PDF Java Toolkit

Release Notes, PDF Java Toolkit

Version 8.16.0 (August 7, 2019)
Problem Corrections:

  • Corrects an issue in which TrueType fonts with an encoding that has /Differences were not embedded and converted correctly during PDF/A-2b conversion.
  • Resolves an issue in which converting to PDFA/2-b would fail due to incorrectly skipping routines that would fix-up documents containing TrueType fonts with an Encoding and the symbolic bit set on the Flags entry.
  • Resolves an issue where PDFA/2-b conversion would result in a NullPointerException if the document contained a non-symbolic TrueType font with no Encoding entry.
  • Resolves an issue where .notdef glyphs were not recognized in TrueType/OpenType fonts.  They are now recognized if the glyph name is .notdef.
  • Adds a new option to PDFA2ConversionOptions. The setReplaceNotdefWithSpace(boolean) method can be used to cause the conversion to replace .notdef characters with spaces, similar to what Acrobat and Preflight do. Defaults to false.
  • Adds a new conversion handler hook ‘notdefGlyphSubstitutedWithSpace’ to report when substitution happens, and give an opportunity to discontinue processing.
  • Resolves an issue where PDF/A-2b conversion would get a NullPointerException if a TrueType font didn’t have a PostScript font name. It now falls back to the name of the font in the PDF file. PDF/A-2b now validates Type 0 TrueType fonts (CIDFontType2).
  • When embedding a TrueType font as a Type 0 font during PDF/A-2b conversion, the emitted ToUnicode table is now compatible with Acrobat and results in correct text extraction.
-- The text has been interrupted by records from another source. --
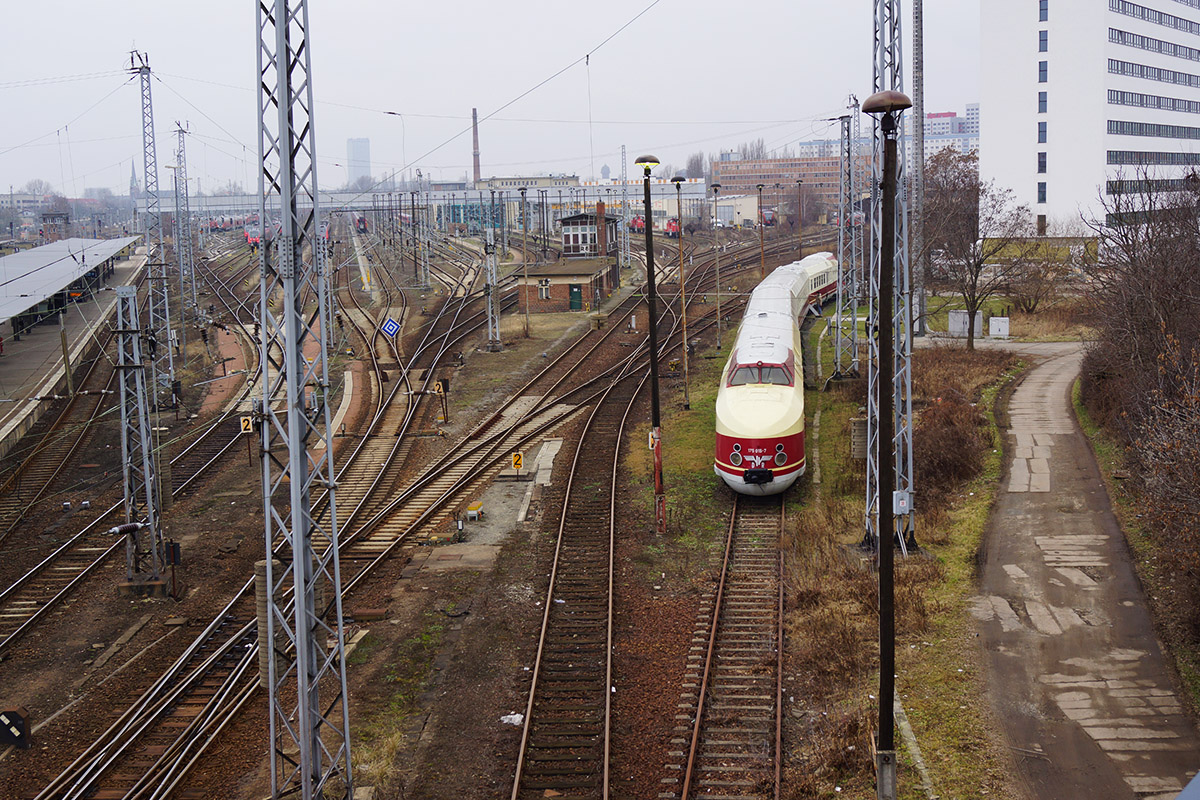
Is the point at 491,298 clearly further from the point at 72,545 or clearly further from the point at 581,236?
the point at 581,236

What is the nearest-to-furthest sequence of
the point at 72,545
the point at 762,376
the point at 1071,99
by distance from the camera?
the point at 72,545
the point at 762,376
the point at 1071,99

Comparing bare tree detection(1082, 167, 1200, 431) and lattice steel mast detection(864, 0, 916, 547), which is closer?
lattice steel mast detection(864, 0, 916, 547)

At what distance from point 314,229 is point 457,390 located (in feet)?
81.2

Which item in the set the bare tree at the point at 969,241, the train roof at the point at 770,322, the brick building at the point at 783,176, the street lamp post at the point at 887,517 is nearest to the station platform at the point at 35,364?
the train roof at the point at 770,322

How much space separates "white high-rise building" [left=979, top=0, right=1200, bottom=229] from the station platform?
191 feet

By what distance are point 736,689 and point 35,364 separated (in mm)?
34570

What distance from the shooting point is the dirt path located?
1139 centimetres

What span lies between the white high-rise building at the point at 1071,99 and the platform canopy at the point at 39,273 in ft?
192

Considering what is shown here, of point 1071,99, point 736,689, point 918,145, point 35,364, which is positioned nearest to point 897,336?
point 736,689

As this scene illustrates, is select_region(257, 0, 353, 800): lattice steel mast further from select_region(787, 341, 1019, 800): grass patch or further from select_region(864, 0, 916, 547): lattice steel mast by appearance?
select_region(864, 0, 916, 547): lattice steel mast

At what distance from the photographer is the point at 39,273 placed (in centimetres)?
5297

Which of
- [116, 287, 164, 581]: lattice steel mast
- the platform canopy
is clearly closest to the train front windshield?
[116, 287, 164, 581]: lattice steel mast

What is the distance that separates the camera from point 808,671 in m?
14.2

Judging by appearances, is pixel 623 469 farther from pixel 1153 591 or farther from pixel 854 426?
pixel 1153 591
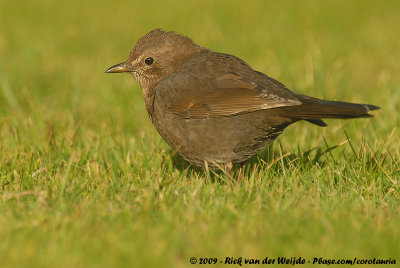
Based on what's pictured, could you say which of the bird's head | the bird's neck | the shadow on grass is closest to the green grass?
the shadow on grass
Version 8.15.1 (June 7, 2019)
Problem Corrections:

  • Resolves an issue where Unicode text with an embedded font did not extract correctly.
  • Resolves inconsistency of rendered page between PDF Java Toolkit and Adobe Acrobat.
  • Resolves an issue where text in alternate resources did not extract correctly.

Version 8.15 (March 6, 2019)
Enhancements:

  • Reduces the threshold for spaces between words In the ReadingOrderTextExtractor from 0.5 of a space with to 0.4 of a space width, and the start of a new paragraph or block does not have an extra space.
  • Updates the system so that, when converting images in ARGBImage, the system honors the Decode array in the image. This makes certain black-and-white documents are created with the correct polarity (not negative).
  • Improves the detection of overstrike characters in the ReadingOrderTextExtractor when the overstriking text has a slightly different baseline than the overstruck text. This can be disabled by setting the TextExtractionOptions variable enhancedOverstrikeProcessing to false.
  • Updates the software in the ReadingOrderTextExtractor to properly ignore overstruck text that is marked /Artifact in a marked context block.
  • Updates to account for the horizontal scaling (Tz) when rendering text. This fixes a problem with content having each character flipped if the text state is set up something like /TT0 -12 Tf -100 Tz 1 0 0 -1 36 720 Tm. Note the negative font size and negative horizontal scaling.
  • The balancePages(int maxNodes) feature can now take an optional number of children per node. The topmost node may have a few more or less entries than that value, but interior nodes will be limited to maxNodes. This can be used to alter the balancing of the page tree. balancePages() works as before, using a value of 5 for maxNodes.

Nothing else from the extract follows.